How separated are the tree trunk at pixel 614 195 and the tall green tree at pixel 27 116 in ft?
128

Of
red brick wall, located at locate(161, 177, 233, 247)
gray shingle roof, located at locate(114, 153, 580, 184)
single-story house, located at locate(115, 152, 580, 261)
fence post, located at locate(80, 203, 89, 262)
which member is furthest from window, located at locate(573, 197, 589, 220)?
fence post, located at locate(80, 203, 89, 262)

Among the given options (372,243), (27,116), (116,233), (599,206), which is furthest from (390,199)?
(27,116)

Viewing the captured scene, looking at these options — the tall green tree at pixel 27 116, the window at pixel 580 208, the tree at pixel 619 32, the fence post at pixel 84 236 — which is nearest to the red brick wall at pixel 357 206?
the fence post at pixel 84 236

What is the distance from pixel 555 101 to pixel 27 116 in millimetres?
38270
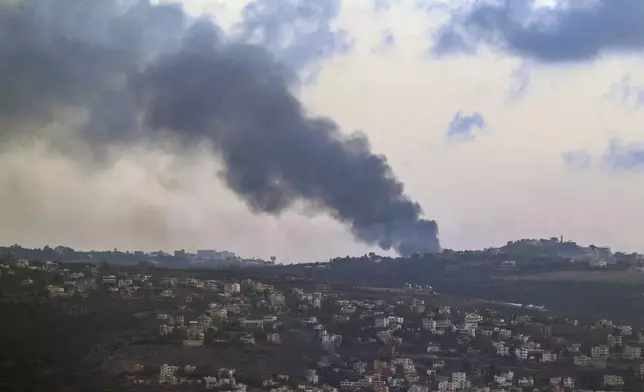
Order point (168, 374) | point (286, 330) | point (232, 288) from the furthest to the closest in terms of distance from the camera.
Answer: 1. point (232, 288)
2. point (286, 330)
3. point (168, 374)

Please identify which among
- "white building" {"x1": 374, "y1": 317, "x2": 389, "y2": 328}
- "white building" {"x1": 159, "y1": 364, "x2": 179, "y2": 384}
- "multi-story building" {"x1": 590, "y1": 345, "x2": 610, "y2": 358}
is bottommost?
"white building" {"x1": 159, "y1": 364, "x2": 179, "y2": 384}

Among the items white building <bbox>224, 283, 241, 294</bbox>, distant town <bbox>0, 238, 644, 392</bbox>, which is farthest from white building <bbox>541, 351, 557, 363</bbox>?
white building <bbox>224, 283, 241, 294</bbox>

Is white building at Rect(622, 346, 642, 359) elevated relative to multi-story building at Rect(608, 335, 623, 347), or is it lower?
lower

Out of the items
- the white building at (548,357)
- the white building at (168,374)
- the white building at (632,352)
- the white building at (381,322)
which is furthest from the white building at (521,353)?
the white building at (168,374)

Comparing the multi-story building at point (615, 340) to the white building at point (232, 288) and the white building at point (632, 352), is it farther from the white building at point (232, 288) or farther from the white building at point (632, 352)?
the white building at point (232, 288)

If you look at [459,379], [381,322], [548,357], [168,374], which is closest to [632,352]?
[548,357]

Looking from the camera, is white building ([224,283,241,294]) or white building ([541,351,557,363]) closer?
white building ([541,351,557,363])

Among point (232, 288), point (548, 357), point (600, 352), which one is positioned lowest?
point (548, 357)

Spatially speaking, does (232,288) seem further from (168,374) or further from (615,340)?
(615,340)

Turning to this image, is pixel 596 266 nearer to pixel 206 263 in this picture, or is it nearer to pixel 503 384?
pixel 503 384

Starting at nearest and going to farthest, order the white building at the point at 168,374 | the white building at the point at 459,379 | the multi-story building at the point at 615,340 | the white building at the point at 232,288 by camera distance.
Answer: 1. the white building at the point at 168,374
2. the white building at the point at 459,379
3. the multi-story building at the point at 615,340
4. the white building at the point at 232,288

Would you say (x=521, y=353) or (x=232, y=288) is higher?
(x=232, y=288)

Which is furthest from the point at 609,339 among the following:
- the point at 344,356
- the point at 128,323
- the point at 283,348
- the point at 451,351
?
the point at 128,323

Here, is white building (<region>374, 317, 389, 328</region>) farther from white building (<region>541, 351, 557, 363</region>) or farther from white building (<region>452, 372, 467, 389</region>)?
white building (<region>541, 351, 557, 363</region>)
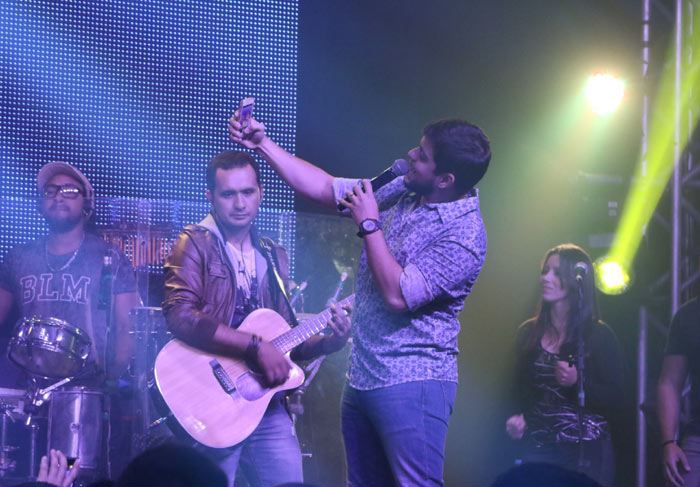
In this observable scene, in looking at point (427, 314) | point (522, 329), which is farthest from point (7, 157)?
point (427, 314)

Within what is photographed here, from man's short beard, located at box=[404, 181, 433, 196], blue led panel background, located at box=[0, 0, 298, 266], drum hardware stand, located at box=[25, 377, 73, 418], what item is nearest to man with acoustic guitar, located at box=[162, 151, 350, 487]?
man's short beard, located at box=[404, 181, 433, 196]

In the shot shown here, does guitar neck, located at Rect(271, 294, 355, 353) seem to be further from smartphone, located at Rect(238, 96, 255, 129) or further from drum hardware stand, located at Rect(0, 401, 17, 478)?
drum hardware stand, located at Rect(0, 401, 17, 478)

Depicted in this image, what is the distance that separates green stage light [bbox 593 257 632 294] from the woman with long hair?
872 millimetres

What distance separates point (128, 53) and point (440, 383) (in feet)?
13.7

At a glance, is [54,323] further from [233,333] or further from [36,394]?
[233,333]

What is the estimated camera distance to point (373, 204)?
2.54 m

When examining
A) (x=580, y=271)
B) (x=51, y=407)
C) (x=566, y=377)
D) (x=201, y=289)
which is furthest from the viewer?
(x=580, y=271)

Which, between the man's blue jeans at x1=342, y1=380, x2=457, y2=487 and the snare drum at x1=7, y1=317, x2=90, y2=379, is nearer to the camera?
the man's blue jeans at x1=342, y1=380, x2=457, y2=487

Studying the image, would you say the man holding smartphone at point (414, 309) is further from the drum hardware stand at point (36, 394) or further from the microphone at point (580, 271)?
the drum hardware stand at point (36, 394)

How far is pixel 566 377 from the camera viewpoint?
4.36 m

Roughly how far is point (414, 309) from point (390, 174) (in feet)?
1.61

::::

### REQUIRED TASK
All entries must be written out again exactly as given, with no pictures in the copy.

### IN RESPONSE
How separated are the tree trunk at pixel 614 195 and the tall green tree at pixel 27 116 in ft?
128

Of
red brick wall, located at locate(161, 177, 233, 247)
gray shingle roof, located at locate(114, 153, 580, 184)
single-story house, located at locate(115, 152, 580, 261)
fence post, located at locate(80, 203, 89, 262)
which member is furthest from window, located at locate(573, 197, 589, 220)?
fence post, located at locate(80, 203, 89, 262)

Among the given options (372,243), (27,116), (116,233), (599,206), which is furthest from (390,199)?
(27,116)

Viewing the captured scene, looking at these options — the tall green tree at pixel 27 116, the window at pixel 580 208, the tree at pixel 619 32, the fence post at pixel 84 236 — which is nearest to the red brick wall at pixel 357 206?
the fence post at pixel 84 236

What is the distance from pixel 555 101 to pixel 27 116 in millimetres?
38270
Order point (168, 374) | point (286, 330) | point (232, 288) from the furthest to the closest in terms of distance from the camera.
Answer: 1. point (232, 288)
2. point (286, 330)
3. point (168, 374)

Please identify which among
- "white building" {"x1": 374, "y1": 317, "x2": 389, "y2": 328}
- "white building" {"x1": 159, "y1": 364, "x2": 179, "y2": 384}
- "multi-story building" {"x1": 590, "y1": 345, "x2": 610, "y2": 358}
is bottommost?
"white building" {"x1": 159, "y1": 364, "x2": 179, "y2": 384}

Among the items white building <bbox>224, 283, 241, 294</bbox>, distant town <bbox>0, 238, 644, 392</bbox>, which is farthest from white building <bbox>541, 351, 557, 363</bbox>?
white building <bbox>224, 283, 241, 294</bbox>

Is white building at Rect(622, 346, 642, 359) elevated relative to multi-story building at Rect(608, 335, 623, 347), or is it lower?
lower

Out of the items
- the white building at (548,357)
- the white building at (168,374)
- the white building at (632,352)
- the white building at (381,322)
which is furthest from the white building at (521,353)?
the white building at (168,374)

Comparing the multi-story building at point (615, 340) to the white building at point (232, 288) and the white building at point (632, 352), is it farther from the white building at point (232, 288) or farther from the white building at point (632, 352)?
the white building at point (232, 288)

If you look at [459,379], [381,322], [548,357], [168,374], which is closest to [632,352]?
[548,357]

Looking from the camera, is white building ([224,283,241,294]) or white building ([541,351,557,363]) closer?
white building ([541,351,557,363])

Among point (232, 288), point (548, 357), point (600, 352), which one is positioned lowest?
point (548, 357)

Spatially speaking, does (232,288) seem further from (168,374) or further from (615,340)?
(615,340)

Turning to this image, is pixel 596 266 nearer to pixel 206 263 in this picture, or is it nearer to pixel 503 384?
pixel 503 384

Starting at nearest and going to farthest, order the white building at the point at 168,374 | the white building at the point at 459,379 | the multi-story building at the point at 615,340 | the white building at the point at 232,288 by camera distance.
Answer: 1. the white building at the point at 168,374
2. the white building at the point at 459,379
3. the multi-story building at the point at 615,340
4. the white building at the point at 232,288

Would you say (x=521, y=353) or (x=232, y=288) is higher?
(x=232, y=288)

Which is furthest from the point at 609,339 among the following:
- the point at 344,356
- the point at 128,323
- the point at 283,348
- the point at 451,351
?
the point at 128,323

Here, is white building (<region>374, 317, 389, 328</region>) farther from white building (<region>541, 351, 557, 363</region>) or farther from white building (<region>452, 372, 467, 389</region>)?
white building (<region>541, 351, 557, 363</region>)
In this observable scene, in looking at point (427, 314) | point (522, 329), which is farthest from point (7, 157)?
point (427, 314)

Within what is photographed here, from man's short beard, located at box=[404, 181, 433, 196], blue led panel background, located at box=[0, 0, 298, 266], drum hardware stand, located at box=[25, 377, 73, 418], what item is nearest to man with acoustic guitar, located at box=[162, 151, 350, 487]?
man's short beard, located at box=[404, 181, 433, 196]

In the shot shown here, does guitar neck, located at Rect(271, 294, 355, 353) seem to be further from smartphone, located at Rect(238, 96, 255, 129) or further from drum hardware stand, located at Rect(0, 401, 17, 478)?
drum hardware stand, located at Rect(0, 401, 17, 478)

Depicted in this image, what is the distance that separates green stage light [bbox 593 257 632 294] from the woman with long hair?
872 millimetres

What distance separates point (128, 53) and point (440, 383) (in feet)?
13.7

At a glance, is [54,323] further from [233,333] or further from [36,394]?
[233,333]

What is the estimated camera distance to point (373, 204)?
2.54 m

When examining
A) (x=580, y=271)
B) (x=51, y=407)
C) (x=566, y=377)
D) (x=201, y=289)
which is furthest from the viewer?
(x=580, y=271)

Which, between the man's blue jeans at x1=342, y1=380, x2=457, y2=487 and the snare drum at x1=7, y1=317, x2=90, y2=379, is nearer to the camera?
the man's blue jeans at x1=342, y1=380, x2=457, y2=487

Studying the image, would you say the man holding smartphone at point (414, 309) is further from the drum hardware stand at point (36, 394) or further from the microphone at point (580, 271)?
the drum hardware stand at point (36, 394)

How far is pixel 566 377 from the camera viewpoint?
4.36 m

Roughly how far is point (414, 309) from point (390, 174) (in feet)?
1.61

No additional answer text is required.